» **What you are asked to do**:
Without the pictures, write the listing out again exactly as it appears.
Top of Records for the task
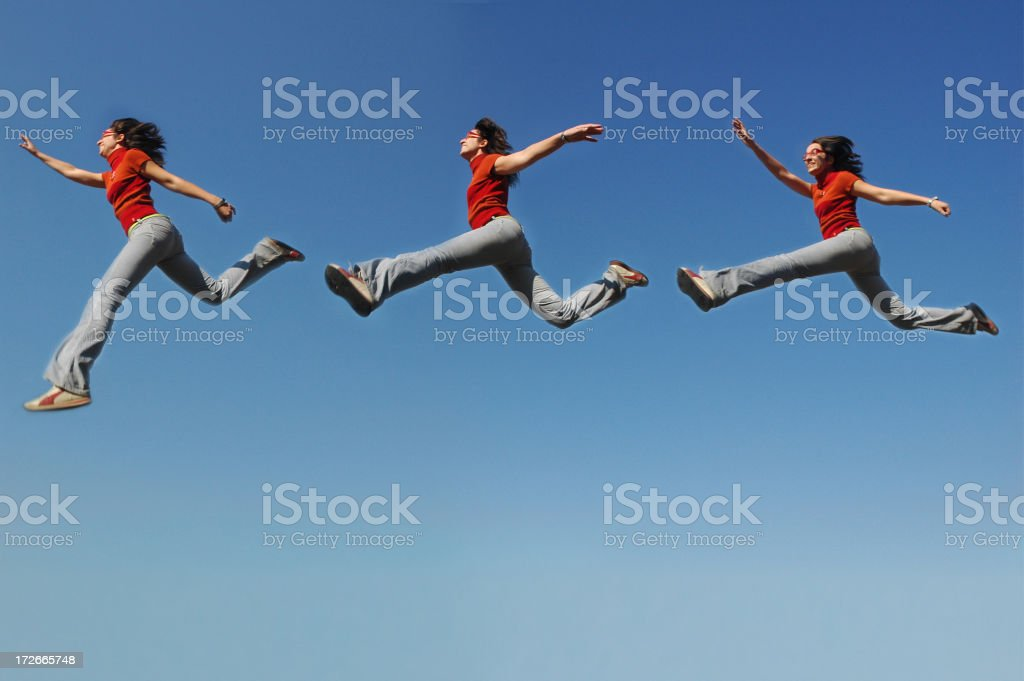jumping and flying in the sky royalty-free stock photo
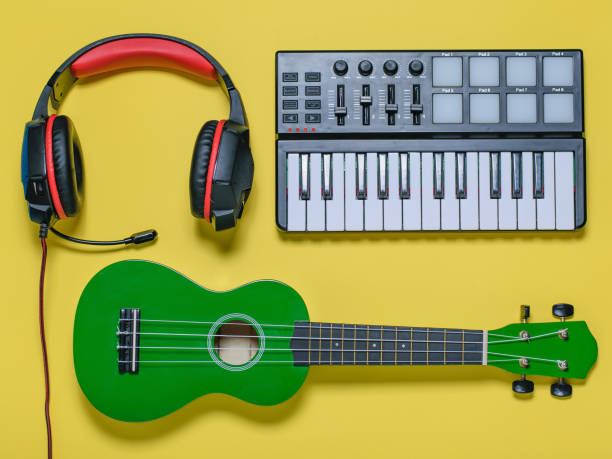 Ukulele and wired blue microphone on yellow background. The view from the top. stock photo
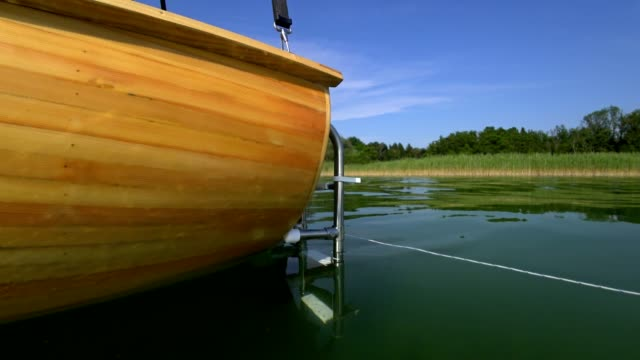 wooden boat on lake chiemsee in summer - wood grain stock videos & royalty-free footage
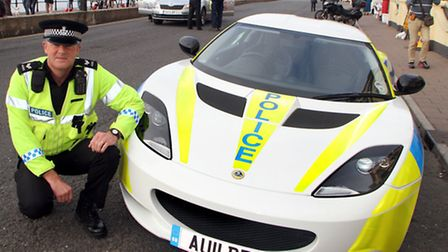Sgt. Andy Squires admires a Lotus police car ahead of the Tour of Britain start in Sidmouth. Picture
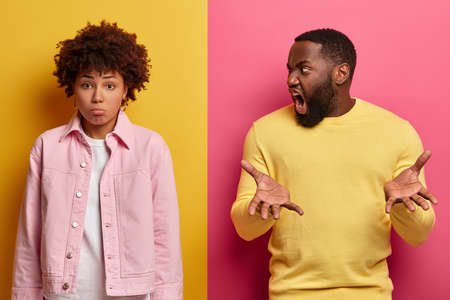 Irritated bearded man shouts angrily at girlfriend, blames of doing something wrong, raises palms, gestures actively. Sad guilty Afro American woman purses lips unhappily, sort out relationships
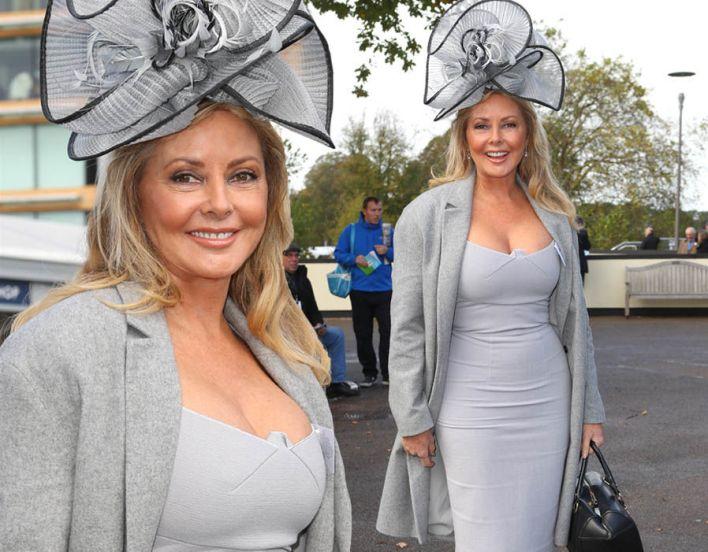 Carol Vorderman flaunts her curves in skintight dress at Ascot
Bottom of Records for the task
» **Answer space**:
jumping and flying in the sky royalty-free stock photo
 Ukulele and wired blue microphone on yellow background. The view from the top. stock photo
 wooden boat on lake chiemsee in summer - wood grain stock videos & royalty-free footage
Sgt. Andy Squires admires a Lotus police car ahead of the Tour of Britain start in Sidmouth. Picture
 Irritated bearded man shouts angrily at girlfriend, blames of doing something wrong, raises palms, gestures actively. Sad guilty Afro American woman purses lips unhappily, sort out relationships
 Carol Vorderman flaunts her curves in skintight dress at Ascot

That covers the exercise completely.